Segment Start: Supplied information

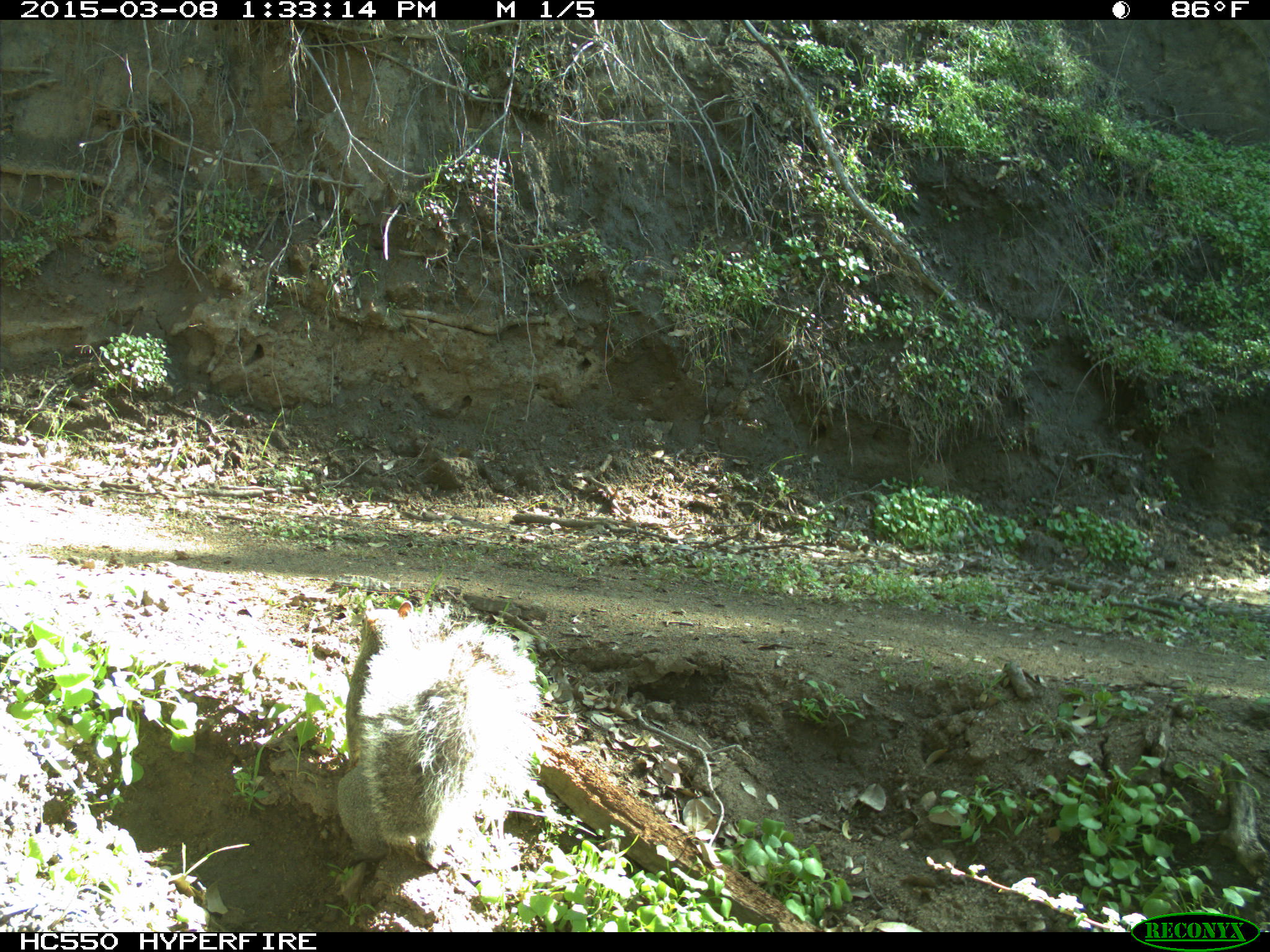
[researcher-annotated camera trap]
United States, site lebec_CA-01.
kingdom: Animalia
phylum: Chordata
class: Mammalia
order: Rodentia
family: Sciuridae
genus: Sciurus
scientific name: Sciurus carolinensis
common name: eastern gray squirrel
Sciurus carolinensis (eastern gray squirrel).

Segment End: Supplied information

# [Problem to solve]
Everything in the material must be duplicated exactly, except the pictures.

# [Task solution]
[researcher-annotated camera trap]
United States, site lebec_CA-01.
kingdom: Animalia
phylum: Chordata
class: Mammalia
order: Rodentia
family: Sciuridae
genus: Sciurus
scientific name: Sciurus carolinensis
common name: eastern gray squirrel
Sciurus carolinensis (eastern gray squirrel).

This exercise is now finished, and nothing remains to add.